The unicorn stamped furiously on the ground with his right fore-foot. “Say this instant,” he cried, “what it is that you want with the sparkling golden water!”
“I want to get money to buy land and become a Count,” Fritz was just able to gasp out. The Unicorn said nothing: he simply lowered his head, and with his golden horn tossed Fritz three hundred and forty-five feet in the air. Up went Fritz like a sky-rocket, and down he came like its stick, turning somersaults all the way. Fortunately for him, his fall was broken by the branches of one of the dead trees. If it had not been for this he would probably have been seriously hurt. Through these branches he crashed until he reached the point where they joined the trunk. The tree was hollow here, and Fritz tumbled down to the bottom of the trunk and found himself a prisoner. While he was feeling his arms and legs to find out if any bones were broken or not, he had the satisfaction of hearing the unicorn, as he trotted back into the forest, muttering, loud enough for his words to pierce the bark and wood of Fritz’s prison:—
“So much for you and your Countship.”
Fritz tried to get out, but in vain. The tree was too smooth and slippery and high for him to be able to clamber up, and he only hurt himself every time he attempted to escape. There was nothing for it, then, but for him to lie down and howl. He had to satisfy his hunger, as best he might, by eating the stray worms and woodlice and fungi, which he found creeping, crawling, and growing round about the roots of the tree. We will leave him there for the present and return to the others.
Franz, Hans, and their mother waited and waited for Fritz to come back. Hans and his mother could not believe it possible that, when he had secured the sparkling golden water, he would leave them in their poverty.
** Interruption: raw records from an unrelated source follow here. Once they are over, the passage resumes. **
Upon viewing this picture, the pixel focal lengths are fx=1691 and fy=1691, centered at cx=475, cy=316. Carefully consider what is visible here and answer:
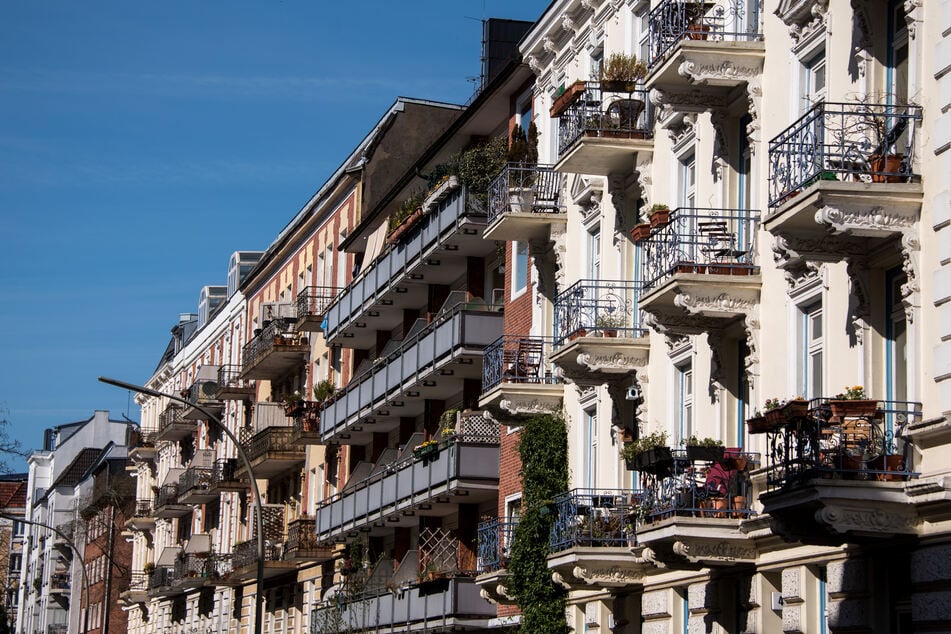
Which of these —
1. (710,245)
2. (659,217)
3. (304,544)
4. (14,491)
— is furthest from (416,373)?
(14,491)

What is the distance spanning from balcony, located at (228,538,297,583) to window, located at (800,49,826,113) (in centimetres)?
3274

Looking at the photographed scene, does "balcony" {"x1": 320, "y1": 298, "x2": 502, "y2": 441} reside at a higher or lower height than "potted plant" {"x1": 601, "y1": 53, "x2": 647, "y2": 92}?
lower

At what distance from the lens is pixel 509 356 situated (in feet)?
108

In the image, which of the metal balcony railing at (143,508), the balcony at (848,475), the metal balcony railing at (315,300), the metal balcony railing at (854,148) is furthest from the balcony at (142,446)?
the balcony at (848,475)

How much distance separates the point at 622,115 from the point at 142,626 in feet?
197

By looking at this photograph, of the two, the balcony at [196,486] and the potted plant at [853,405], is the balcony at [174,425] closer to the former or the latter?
the balcony at [196,486]

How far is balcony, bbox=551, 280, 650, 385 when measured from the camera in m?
27.1

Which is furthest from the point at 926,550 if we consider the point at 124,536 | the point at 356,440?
the point at 124,536

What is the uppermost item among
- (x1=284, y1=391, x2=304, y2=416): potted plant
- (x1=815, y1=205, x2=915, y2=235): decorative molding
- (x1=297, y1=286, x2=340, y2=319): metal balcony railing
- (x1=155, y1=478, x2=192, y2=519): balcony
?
(x1=297, y1=286, x2=340, y2=319): metal balcony railing

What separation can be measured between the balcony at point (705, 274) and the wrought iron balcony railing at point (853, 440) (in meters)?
4.43

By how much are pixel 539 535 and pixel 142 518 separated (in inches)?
2028

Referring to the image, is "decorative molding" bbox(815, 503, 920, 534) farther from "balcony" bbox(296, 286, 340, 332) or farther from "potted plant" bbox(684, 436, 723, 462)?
"balcony" bbox(296, 286, 340, 332)

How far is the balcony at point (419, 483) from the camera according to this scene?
35.7m

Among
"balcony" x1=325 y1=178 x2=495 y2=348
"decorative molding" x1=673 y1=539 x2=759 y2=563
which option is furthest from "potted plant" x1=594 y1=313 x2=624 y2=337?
"balcony" x1=325 y1=178 x2=495 y2=348
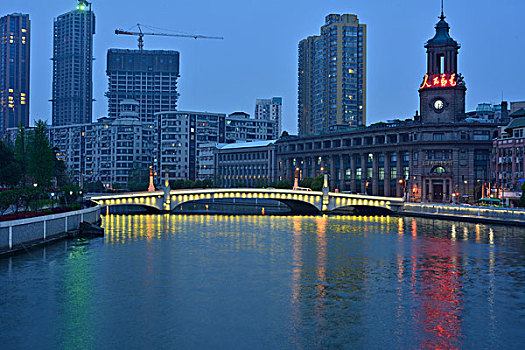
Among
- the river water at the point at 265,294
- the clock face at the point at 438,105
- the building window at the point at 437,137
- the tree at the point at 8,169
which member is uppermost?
the clock face at the point at 438,105

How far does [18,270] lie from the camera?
173 ft

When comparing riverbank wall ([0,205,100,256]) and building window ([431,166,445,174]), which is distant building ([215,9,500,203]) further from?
riverbank wall ([0,205,100,256])

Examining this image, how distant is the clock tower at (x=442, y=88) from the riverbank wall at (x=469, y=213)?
33193 millimetres

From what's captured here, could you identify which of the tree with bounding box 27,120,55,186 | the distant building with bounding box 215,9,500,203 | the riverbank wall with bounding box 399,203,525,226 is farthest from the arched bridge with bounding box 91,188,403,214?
the distant building with bounding box 215,9,500,203

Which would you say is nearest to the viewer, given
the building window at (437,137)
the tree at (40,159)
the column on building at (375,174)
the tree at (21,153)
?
the tree at (40,159)

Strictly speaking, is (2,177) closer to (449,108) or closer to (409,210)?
(409,210)

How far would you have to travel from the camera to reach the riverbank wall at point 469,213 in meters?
102

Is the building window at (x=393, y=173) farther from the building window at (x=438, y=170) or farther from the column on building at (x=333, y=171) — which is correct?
the column on building at (x=333, y=171)

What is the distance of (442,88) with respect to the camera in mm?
157625

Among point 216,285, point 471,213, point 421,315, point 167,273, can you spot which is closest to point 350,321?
point 421,315

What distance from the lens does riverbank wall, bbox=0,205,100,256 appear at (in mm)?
59031

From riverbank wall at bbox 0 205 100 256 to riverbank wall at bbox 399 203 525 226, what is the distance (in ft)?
223

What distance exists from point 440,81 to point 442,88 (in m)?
1.97

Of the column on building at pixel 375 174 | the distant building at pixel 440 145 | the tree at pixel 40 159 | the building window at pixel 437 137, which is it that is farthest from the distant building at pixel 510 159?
the tree at pixel 40 159
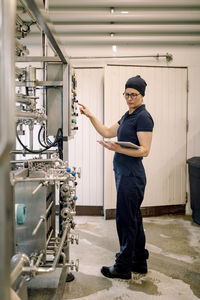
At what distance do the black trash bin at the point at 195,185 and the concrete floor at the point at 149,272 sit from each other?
0.54ft

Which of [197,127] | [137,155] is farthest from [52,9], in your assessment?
[197,127]

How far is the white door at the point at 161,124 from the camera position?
361 centimetres

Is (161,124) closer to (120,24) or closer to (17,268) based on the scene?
(120,24)

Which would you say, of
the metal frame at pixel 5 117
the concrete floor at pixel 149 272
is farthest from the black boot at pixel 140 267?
the metal frame at pixel 5 117

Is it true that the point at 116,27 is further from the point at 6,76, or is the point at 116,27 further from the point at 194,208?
the point at 6,76

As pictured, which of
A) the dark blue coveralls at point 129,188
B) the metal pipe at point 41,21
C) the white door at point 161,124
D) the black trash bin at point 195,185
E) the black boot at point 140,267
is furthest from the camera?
the white door at point 161,124

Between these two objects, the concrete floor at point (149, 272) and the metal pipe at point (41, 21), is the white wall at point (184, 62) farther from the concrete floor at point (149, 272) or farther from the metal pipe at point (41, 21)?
the metal pipe at point (41, 21)

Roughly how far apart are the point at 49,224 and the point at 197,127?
2.60 m

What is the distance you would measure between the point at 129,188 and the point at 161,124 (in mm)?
1837

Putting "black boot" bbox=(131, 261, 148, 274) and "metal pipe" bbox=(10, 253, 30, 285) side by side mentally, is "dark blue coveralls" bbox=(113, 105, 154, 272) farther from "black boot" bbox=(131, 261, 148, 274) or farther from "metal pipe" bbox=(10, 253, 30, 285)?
"metal pipe" bbox=(10, 253, 30, 285)

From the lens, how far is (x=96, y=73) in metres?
3.71

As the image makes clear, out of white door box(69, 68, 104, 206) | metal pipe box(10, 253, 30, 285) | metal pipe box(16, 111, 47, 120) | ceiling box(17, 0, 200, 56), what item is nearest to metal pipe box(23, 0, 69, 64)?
metal pipe box(16, 111, 47, 120)

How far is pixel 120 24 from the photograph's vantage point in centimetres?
318

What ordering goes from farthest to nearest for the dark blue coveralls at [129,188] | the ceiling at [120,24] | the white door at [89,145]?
the white door at [89,145], the ceiling at [120,24], the dark blue coveralls at [129,188]
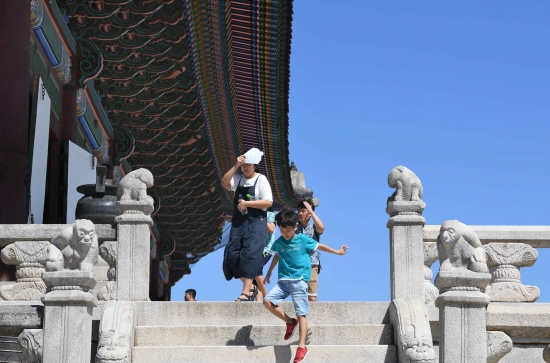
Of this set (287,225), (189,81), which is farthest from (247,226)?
(189,81)

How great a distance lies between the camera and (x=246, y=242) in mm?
9945

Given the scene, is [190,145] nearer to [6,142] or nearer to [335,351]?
[6,142]

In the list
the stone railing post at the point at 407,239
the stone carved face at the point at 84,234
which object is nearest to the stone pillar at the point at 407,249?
the stone railing post at the point at 407,239

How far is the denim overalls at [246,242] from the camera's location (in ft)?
32.5

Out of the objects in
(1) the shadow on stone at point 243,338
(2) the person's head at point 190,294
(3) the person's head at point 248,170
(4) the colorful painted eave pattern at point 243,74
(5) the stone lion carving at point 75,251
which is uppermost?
(4) the colorful painted eave pattern at point 243,74

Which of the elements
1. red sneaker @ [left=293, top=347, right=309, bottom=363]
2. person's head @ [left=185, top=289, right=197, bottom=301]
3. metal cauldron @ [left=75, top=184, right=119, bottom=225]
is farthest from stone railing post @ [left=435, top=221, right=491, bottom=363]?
person's head @ [left=185, top=289, right=197, bottom=301]

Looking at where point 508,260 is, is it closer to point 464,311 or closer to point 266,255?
point 464,311

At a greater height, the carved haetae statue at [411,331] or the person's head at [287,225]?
the person's head at [287,225]

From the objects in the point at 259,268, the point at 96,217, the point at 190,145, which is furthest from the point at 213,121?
the point at 259,268

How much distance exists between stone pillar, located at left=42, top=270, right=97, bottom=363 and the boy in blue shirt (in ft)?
4.59

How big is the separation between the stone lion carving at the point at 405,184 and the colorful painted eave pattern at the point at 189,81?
3995 millimetres

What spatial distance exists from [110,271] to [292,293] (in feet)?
5.30

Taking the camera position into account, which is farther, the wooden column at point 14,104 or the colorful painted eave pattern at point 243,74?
the colorful painted eave pattern at point 243,74

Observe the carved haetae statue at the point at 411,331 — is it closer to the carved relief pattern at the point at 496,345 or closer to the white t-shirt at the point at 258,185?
the carved relief pattern at the point at 496,345
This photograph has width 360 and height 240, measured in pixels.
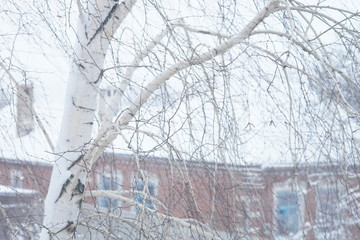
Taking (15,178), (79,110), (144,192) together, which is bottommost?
(144,192)

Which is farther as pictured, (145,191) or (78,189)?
(78,189)

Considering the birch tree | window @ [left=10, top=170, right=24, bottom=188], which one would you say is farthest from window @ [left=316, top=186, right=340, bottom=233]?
window @ [left=10, top=170, right=24, bottom=188]

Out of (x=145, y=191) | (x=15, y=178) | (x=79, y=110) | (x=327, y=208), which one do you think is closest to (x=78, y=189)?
(x=79, y=110)

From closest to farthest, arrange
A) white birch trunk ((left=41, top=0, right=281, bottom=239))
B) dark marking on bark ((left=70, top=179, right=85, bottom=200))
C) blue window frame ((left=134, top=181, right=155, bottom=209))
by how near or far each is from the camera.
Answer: blue window frame ((left=134, top=181, right=155, bottom=209))
white birch trunk ((left=41, top=0, right=281, bottom=239))
dark marking on bark ((left=70, top=179, right=85, bottom=200))

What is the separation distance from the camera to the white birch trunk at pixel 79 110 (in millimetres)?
4191

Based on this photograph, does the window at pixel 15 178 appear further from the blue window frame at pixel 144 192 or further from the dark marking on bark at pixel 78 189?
the blue window frame at pixel 144 192

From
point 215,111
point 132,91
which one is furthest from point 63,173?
point 215,111

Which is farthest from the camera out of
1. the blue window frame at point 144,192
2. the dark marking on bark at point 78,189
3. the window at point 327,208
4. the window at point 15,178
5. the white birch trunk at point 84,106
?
the window at point 15,178

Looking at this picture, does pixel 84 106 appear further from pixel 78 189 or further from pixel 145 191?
pixel 145 191

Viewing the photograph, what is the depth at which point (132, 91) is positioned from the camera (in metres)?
4.78

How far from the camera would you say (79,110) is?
4.37 meters

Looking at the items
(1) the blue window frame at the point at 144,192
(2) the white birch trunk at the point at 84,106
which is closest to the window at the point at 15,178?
(2) the white birch trunk at the point at 84,106

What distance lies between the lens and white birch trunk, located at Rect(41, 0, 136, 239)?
4191mm

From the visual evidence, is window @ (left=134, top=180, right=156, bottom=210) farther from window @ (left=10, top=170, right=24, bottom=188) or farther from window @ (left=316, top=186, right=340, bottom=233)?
window @ (left=10, top=170, right=24, bottom=188)
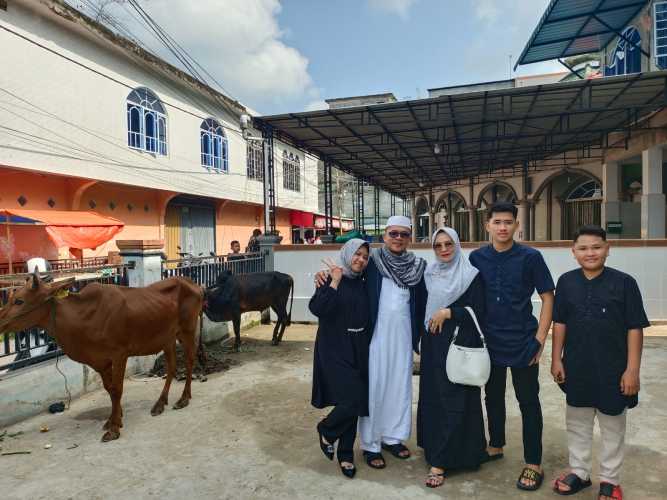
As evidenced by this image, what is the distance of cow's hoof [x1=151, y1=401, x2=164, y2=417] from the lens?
419cm

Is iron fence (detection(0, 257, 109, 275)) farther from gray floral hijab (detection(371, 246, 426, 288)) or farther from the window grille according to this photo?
the window grille

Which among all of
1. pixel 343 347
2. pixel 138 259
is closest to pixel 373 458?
pixel 343 347

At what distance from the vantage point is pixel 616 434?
2.61 metres

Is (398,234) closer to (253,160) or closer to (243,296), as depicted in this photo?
(243,296)

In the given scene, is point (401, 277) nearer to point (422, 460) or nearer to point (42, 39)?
point (422, 460)

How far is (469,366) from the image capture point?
2762 mm

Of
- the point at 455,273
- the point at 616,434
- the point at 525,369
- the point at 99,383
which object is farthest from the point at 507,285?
the point at 99,383

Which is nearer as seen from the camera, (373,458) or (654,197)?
(373,458)

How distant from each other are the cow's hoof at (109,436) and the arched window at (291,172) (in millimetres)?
19934

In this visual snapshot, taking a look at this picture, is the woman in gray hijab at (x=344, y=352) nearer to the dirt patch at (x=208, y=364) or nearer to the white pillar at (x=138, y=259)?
the dirt patch at (x=208, y=364)

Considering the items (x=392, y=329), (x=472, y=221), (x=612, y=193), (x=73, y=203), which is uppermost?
(x=612, y=193)

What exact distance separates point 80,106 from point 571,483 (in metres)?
12.7

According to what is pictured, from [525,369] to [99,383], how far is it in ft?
14.5

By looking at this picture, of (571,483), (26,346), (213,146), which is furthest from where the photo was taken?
(213,146)
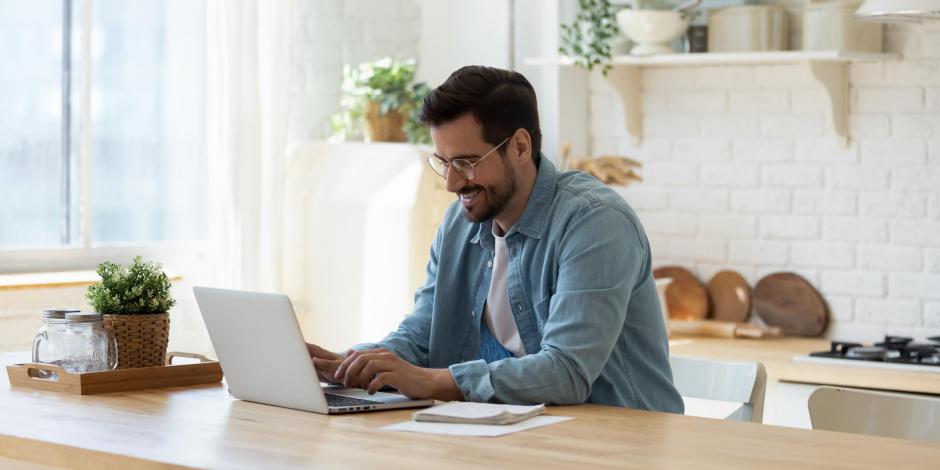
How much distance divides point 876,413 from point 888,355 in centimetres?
154

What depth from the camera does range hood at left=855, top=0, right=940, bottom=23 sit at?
132 inches

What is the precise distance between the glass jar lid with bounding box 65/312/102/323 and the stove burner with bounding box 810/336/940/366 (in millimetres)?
2131

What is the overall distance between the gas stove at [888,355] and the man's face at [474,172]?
1.50 m

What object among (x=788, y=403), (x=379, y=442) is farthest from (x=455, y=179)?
(x=788, y=403)

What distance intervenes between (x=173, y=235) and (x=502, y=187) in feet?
7.09

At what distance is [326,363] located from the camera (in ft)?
7.62

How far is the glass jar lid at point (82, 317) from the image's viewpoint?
91.9 inches

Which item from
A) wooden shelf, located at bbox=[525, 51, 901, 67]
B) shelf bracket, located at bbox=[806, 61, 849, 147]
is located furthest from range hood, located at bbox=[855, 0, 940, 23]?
shelf bracket, located at bbox=[806, 61, 849, 147]

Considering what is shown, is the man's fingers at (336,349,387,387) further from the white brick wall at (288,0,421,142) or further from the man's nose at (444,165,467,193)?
the white brick wall at (288,0,421,142)

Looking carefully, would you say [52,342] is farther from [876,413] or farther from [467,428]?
[876,413]

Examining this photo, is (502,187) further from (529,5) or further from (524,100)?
(529,5)

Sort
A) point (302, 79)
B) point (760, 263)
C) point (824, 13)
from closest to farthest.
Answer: point (824, 13) → point (760, 263) → point (302, 79)

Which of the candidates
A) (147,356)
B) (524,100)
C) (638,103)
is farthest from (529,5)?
(147,356)

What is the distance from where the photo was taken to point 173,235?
434 centimetres
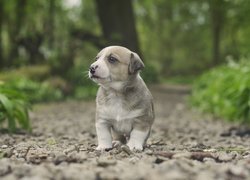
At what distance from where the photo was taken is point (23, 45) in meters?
20.8

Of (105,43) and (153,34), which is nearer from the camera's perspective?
(105,43)

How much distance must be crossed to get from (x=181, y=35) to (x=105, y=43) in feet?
86.3

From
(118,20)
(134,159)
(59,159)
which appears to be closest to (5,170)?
(59,159)

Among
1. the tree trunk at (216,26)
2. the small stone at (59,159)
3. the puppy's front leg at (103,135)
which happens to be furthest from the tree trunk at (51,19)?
the small stone at (59,159)

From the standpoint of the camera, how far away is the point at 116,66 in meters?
4.50

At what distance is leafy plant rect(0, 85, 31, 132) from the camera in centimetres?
664

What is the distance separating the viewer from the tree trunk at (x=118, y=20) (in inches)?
832

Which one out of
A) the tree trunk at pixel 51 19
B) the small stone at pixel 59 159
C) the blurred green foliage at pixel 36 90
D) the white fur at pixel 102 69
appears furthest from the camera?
the tree trunk at pixel 51 19

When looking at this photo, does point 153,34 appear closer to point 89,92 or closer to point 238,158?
point 89,92

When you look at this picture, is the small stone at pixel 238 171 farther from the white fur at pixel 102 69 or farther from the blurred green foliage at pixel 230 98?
the blurred green foliage at pixel 230 98

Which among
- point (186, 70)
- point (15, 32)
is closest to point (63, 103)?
point (15, 32)

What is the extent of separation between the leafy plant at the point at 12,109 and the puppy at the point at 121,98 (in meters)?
2.33

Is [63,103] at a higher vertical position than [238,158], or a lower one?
lower

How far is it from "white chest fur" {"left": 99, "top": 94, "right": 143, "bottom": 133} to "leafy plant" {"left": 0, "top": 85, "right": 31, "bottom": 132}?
2.39 metres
Franz, on the other hand, judging Fritz by himself, thought that nothing was more likely. And Franz was most probably right. Six weeks was the shortest time in which Fritz could be home again. “Unless,” said Hans, “he buys a horse and rides back, as he will be very well able to do when he has got the sparkling golden water.” But six weeks passed, and two months, and three months, and no Fritz, either on horseback or afoot. Then Franz’s patience came to an end. He must needs go, too.
“I won’t wait here starving any longer,” said he; “Fritz has forgotten all about us. I’ll get the sparkling golden water and become Burgomaster.” So off he set, following the same road as Fritz, and meeting with much the same difficulties. They were, however, rather greater in his case than in his brother’s. Folk remembered the ill-conditioned Fritz only too well, and Franz was so like him in looks and manner, that they shut the door in his face the moment he appeared, and ran upstairs and called out from the top windows of their houses, “Go away. There’s nothing for you here. The big dog’s loose in the yard. Go away, charcoal-burner.”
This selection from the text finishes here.